- [SET OF TASKS]
• a. According to the benchmark notes, which version of Gambit was used?
• b. Shorten the paragraph of the benchmark notes that begins "Overall, considering runtime", keeping its main facts.
• c. Carry on the benchmark notes from the point where they stop.

- [PASSAGE SHOWN]
Overall, considering runtime, compile-time, and compiler memory requirements of various benchmarks, it seems that it may not be a good idea to include -fforward-propagate in -O1.

Appendix: Detailed information about benchmark software and configuration

The version of Gambit was

heine:~/programs/gambc-v4_4_3-devel/bench> ../gsc/gsc -v
v4.4.3 20090514200332 x86_64-unknown-linux-gnu

The benchmarks were run with the command

heine:~/programs/gambc-v4_4_3-devel/bench> cat run-all-benches 
#! /bin/csh
set files = 'gcc-4.1.2  gcc-4.2.4	gcc-4.3.3  gcc-4.4-branch  gcc-mainline'
foreach file ( $files )
  cd /home/lucier/programs/gambc-v4_4_3-devel; make mostlyclean ; ./configure CC=/pkgs/$file/bin/gcc --enable-single-host ; make -j 4
  cd /home/lucier/programs/gambc-v4_4_3-devel/bench; /bin/rm results.Gambit-C-r6rs-fixflo-unsafe; ./bench -r 3 -s r6rs-fixflo-unsafe gambit all; /bin/mv results.Gambit-C-r6rs-fixflo-unsafe results.Gambit-C-r6rs-fixflo-unsafe-$file
end

The file bench was modified to run the benchmarks without installing Gambit:

heine:~/programs/gambc-v4_4_3-devel/bench> rcsdiff bench
===================================================================
RCS file: RCS/bench,v
retrieving revision 1.1
diff -r1.1 bench
174c174
<     echo gsc $COMPOPTS $1.scm
---
>     echo /home/lucier/programs/gambc-v4_4_3-devel/gsc/gsc -:=/home/lucier/programs/gambc-v4_4_3-devel/ $COMPOPTS $1.scm
175a176
>     ls -l ./$1.o1
181c182
<   then gsi -:m10000,d- ./$1.o1
---
>   then /home/lucier/programs/gambc-v4_4_3-devel/gsi/gsi -:m10000,d-,=/home/lucier/programs/gambc-v4_4_3-devel/ ./$1.o1

The script gsc-cc-o.bat was modified to time the .c->.o compile separately:

heine:~/programs/gambc-v4_4_3-devel> git diff
diff --git a/bin/makefile.in b/bin/makefile.in
index f8d96d1..aed46e8 100644
--- a/bin/makefile.in
+++ b/bin/makefile.in
@@ -112,7 +112,7 @@ gsc-cc-o.bat: makefile
          echo "" >> gsc-cc-o.bat; \
          echo "cd \"\$${GSC_CC_O_C_FILENAME_DIR}\"" >> gsc-cc-o.bat; \
          echo "" >> gsc-cc-o.bat; \
-         echo "@GSC_CC_O@" >> gsc-cc-o.bat; \
+         echo "time @GSC_CC_O@" >> gsc-cc-o.bat; \
          chmod +x gsc-cc-o.bat; \
        else \
          echo "@echo off" > gsc-cc-o.bat; \

The compilers were configured with

heine:~/programs/gambc-v4_4_3-devel/bench> /pkgs/gcc-4.1.2/bin/gcc -v
Using built-in specs.

- [ENTRIES SHOWN]

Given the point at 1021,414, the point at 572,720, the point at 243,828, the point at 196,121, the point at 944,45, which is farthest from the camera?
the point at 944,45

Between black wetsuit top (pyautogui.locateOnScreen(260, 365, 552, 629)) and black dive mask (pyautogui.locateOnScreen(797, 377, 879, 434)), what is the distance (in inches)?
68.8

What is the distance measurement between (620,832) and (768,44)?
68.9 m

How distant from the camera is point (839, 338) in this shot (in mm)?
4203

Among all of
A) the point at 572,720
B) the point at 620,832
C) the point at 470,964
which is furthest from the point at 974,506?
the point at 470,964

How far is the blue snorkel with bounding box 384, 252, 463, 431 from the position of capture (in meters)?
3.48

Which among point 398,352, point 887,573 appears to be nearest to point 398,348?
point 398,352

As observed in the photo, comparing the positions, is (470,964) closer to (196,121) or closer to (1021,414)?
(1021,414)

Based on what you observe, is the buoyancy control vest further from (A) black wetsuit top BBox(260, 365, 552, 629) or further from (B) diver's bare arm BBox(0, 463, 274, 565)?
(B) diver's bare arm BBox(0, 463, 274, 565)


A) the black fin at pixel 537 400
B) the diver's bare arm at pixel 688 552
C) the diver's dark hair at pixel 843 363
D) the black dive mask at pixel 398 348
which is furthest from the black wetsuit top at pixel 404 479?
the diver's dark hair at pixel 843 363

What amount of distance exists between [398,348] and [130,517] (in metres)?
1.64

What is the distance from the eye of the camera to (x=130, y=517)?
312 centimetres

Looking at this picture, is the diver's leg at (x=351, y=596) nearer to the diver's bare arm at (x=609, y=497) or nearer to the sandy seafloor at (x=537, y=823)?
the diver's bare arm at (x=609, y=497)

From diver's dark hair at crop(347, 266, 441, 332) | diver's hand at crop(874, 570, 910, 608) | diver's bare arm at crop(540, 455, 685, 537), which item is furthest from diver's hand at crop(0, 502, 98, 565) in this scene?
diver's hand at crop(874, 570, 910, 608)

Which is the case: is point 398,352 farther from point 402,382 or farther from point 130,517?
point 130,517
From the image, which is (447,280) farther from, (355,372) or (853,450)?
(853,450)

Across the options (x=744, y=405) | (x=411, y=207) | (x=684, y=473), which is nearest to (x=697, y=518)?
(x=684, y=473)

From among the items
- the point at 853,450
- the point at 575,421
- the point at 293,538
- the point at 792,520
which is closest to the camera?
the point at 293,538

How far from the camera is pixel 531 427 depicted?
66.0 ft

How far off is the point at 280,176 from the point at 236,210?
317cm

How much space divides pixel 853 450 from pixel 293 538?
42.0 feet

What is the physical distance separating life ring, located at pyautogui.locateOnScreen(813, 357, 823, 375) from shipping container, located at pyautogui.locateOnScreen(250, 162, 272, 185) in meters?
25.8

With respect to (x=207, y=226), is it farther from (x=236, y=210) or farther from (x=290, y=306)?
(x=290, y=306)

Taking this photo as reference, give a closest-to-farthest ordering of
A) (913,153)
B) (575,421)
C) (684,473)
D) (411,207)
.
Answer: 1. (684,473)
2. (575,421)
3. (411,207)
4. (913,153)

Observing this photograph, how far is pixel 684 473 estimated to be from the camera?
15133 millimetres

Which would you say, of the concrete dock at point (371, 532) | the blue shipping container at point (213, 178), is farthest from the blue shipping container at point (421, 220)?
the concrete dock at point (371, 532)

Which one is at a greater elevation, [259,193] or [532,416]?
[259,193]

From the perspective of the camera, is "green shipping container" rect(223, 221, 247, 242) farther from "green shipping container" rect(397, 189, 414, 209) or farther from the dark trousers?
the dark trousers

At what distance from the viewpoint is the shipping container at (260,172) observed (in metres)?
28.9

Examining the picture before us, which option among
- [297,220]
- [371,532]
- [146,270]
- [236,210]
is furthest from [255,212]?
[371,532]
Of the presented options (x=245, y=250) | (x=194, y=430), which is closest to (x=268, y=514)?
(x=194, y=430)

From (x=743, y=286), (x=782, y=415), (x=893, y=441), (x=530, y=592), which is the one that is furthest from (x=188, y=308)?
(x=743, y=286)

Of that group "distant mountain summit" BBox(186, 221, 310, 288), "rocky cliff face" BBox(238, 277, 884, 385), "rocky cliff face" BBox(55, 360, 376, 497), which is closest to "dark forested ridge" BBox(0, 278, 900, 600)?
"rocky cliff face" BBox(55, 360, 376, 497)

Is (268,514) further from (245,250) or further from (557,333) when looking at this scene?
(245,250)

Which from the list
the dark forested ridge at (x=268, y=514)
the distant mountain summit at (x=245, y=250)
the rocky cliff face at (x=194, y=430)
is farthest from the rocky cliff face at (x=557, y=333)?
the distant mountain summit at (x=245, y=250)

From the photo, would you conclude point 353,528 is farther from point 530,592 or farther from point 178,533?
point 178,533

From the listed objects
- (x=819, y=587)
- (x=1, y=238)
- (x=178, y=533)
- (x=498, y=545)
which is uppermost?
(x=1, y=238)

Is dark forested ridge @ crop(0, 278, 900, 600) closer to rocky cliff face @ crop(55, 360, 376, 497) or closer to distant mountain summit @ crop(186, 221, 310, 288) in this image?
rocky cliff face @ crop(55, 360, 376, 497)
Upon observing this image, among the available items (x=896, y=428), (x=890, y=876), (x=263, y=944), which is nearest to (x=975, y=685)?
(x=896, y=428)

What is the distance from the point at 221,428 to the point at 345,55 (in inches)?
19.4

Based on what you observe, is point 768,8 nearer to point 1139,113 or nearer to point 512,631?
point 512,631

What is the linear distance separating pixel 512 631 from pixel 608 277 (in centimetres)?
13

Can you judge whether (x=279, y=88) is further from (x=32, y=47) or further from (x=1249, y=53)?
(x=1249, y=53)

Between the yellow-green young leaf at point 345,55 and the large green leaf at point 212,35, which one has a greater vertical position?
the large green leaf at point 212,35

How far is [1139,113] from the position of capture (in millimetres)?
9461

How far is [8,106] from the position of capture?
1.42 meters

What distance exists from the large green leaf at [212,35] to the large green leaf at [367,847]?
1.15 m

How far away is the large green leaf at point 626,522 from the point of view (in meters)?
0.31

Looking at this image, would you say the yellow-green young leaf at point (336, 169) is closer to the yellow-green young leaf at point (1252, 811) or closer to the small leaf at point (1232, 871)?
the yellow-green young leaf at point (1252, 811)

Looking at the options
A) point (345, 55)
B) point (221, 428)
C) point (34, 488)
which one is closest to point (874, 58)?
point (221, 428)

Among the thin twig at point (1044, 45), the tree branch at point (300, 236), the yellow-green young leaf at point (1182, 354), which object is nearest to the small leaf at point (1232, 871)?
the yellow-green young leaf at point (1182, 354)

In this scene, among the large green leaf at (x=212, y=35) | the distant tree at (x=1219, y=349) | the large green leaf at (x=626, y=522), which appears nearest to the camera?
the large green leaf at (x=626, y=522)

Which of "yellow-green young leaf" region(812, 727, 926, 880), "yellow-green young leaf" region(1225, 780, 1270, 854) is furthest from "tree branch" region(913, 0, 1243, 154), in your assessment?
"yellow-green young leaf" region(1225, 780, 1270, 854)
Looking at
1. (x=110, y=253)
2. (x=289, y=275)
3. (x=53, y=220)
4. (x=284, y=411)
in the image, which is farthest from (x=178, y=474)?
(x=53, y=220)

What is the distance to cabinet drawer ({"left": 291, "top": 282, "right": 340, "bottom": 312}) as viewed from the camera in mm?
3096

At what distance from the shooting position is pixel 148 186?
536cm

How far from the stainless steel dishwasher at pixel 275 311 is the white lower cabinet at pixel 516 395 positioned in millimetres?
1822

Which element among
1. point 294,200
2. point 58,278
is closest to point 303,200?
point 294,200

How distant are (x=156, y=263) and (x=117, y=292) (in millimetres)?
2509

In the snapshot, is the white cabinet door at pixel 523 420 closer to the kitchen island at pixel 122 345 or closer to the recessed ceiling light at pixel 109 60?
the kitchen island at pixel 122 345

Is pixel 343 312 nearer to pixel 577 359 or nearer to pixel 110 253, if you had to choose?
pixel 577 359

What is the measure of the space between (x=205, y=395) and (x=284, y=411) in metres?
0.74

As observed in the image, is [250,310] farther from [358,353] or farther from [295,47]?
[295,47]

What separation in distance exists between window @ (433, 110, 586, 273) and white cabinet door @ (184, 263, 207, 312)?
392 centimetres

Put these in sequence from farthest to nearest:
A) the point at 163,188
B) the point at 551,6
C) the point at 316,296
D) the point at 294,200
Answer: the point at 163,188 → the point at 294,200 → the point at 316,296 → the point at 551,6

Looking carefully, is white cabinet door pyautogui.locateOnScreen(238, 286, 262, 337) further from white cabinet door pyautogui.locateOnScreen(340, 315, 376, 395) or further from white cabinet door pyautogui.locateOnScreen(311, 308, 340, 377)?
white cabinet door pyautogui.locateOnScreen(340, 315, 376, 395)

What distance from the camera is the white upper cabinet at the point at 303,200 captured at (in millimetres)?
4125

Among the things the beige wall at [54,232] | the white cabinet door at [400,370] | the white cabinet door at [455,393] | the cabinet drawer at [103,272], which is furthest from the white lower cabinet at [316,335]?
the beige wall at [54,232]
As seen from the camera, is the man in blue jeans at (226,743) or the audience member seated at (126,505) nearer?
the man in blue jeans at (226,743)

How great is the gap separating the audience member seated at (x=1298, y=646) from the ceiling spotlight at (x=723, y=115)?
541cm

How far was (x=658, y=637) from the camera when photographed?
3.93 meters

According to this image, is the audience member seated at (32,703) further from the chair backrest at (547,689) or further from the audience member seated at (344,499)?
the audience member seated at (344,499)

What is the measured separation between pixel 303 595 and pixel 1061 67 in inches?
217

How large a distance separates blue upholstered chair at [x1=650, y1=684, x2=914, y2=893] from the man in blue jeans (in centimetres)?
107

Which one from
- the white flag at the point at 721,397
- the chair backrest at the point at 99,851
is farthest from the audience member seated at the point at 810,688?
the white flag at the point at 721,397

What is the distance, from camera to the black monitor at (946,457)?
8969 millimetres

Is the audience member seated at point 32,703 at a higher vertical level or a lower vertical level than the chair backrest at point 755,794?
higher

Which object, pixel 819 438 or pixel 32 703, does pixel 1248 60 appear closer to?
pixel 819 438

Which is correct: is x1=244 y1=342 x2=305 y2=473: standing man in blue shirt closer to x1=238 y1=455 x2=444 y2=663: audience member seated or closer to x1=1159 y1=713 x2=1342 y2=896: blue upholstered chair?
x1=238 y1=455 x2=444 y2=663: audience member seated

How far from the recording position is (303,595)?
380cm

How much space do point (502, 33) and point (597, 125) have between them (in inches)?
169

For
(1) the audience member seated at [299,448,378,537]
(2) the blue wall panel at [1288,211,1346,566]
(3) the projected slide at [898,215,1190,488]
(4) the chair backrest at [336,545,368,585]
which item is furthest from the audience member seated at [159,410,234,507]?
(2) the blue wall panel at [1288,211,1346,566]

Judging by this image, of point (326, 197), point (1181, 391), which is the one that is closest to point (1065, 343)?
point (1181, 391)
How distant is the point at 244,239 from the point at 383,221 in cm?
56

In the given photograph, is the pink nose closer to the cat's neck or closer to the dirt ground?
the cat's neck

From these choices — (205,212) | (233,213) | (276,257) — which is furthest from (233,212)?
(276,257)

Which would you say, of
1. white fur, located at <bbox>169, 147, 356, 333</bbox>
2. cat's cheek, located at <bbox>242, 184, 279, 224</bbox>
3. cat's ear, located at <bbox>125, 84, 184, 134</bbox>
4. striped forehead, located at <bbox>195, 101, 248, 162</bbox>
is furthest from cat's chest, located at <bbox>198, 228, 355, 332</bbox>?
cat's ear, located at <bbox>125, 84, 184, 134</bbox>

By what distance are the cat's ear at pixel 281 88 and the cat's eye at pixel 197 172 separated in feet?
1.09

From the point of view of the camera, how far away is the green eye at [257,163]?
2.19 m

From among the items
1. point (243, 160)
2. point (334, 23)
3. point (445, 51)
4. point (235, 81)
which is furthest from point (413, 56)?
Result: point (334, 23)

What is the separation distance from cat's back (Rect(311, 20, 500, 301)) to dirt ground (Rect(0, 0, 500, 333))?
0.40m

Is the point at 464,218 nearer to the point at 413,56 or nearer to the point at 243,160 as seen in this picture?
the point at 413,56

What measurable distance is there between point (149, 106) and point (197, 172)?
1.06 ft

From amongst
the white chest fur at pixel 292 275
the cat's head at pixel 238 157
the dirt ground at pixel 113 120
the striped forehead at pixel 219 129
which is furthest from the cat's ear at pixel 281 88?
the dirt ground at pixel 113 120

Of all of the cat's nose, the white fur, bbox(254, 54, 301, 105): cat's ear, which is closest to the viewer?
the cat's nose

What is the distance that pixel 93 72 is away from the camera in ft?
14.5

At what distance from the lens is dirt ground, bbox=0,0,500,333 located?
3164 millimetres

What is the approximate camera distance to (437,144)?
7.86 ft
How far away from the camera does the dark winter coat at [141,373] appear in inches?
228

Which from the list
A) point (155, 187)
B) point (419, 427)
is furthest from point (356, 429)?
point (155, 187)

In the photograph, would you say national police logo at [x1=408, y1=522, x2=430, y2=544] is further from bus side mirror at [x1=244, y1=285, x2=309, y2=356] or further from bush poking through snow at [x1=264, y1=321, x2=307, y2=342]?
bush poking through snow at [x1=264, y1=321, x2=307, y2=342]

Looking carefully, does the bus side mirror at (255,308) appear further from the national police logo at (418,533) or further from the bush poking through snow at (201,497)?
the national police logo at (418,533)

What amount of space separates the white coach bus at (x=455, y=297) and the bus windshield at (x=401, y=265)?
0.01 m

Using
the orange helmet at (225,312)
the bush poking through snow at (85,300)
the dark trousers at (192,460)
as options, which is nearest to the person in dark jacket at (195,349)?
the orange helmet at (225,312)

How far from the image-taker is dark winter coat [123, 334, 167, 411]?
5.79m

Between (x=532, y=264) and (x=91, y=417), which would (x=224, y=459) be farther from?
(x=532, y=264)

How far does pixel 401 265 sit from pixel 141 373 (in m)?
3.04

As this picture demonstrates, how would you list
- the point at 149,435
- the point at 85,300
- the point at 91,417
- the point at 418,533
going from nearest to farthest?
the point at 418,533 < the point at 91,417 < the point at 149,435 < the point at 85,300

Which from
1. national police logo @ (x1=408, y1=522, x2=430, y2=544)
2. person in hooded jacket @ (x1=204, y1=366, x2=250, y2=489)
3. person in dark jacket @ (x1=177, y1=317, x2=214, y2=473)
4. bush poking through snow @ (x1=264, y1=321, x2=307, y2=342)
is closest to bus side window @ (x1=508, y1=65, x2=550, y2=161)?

- [ANSWERS FOR THE EXERCISE]
• a. v4.4.3 20090514200332 x86_64-unknown-linux-gnu

• b. Judging by runtime, compile time, and compiler memory use across the benchmarks, adding -fforward-propagate to -O1 may not be advisable.

• c.
Target: x86_64-unknown-linux-gnu
Configured with: ../../gcc-4.1.2/configure --prefix=/pkgs/gcc-4.1.2 --enable-languages=c --enable-checking=release --disable-multilib
Thread model: posix
gcc version 4.1.2
heine:~/programs/gambc-v4_4_3-devel/bench> /pkgs/gcc-4.2.4//bin/gcc -v
Using built-in specs.
Target: x86_64-unknown-linux-gnu
Configured with: ../../gcc-4.2.4/configure --prefix=/pkgs/gcc-4.2.4 --enable-languages=c --enable-checking=release --disable-multilib
Thread model: posix
gcc version 4.2.4
heine:~/programs/gambc-v4_4_3-devel/bench> /pkgs/gcc-4.3.3///bin/gcc -v
Using built-in specs.
Target: x86_64-unknown-linux-gnu
Configured with: ../../gcc-4.3.3/configure --prefix=/pkgs/gcc-4.3.3 --enable-languages=c --enable-checking=release --disable-multilib
Thread model: posix
gcc version 4.3.3 (GCC) 
heine:~/programs/gambc-v4_4_3-devel/bench> /pkgs/gcc-4.4-branch////bin/gcc -v
Using built-in specs.
Target: x86_64-unknown-linux-gnu
Configured with: ../../gcc-4.4-branch/configure --prefix=/pkgs/gcc-4.4-branch --enable-languages=c --enable-checking=release --disable-multilib
Thread model: posix
gcc version 4.4.1 20090522 (prerelease) (GCC)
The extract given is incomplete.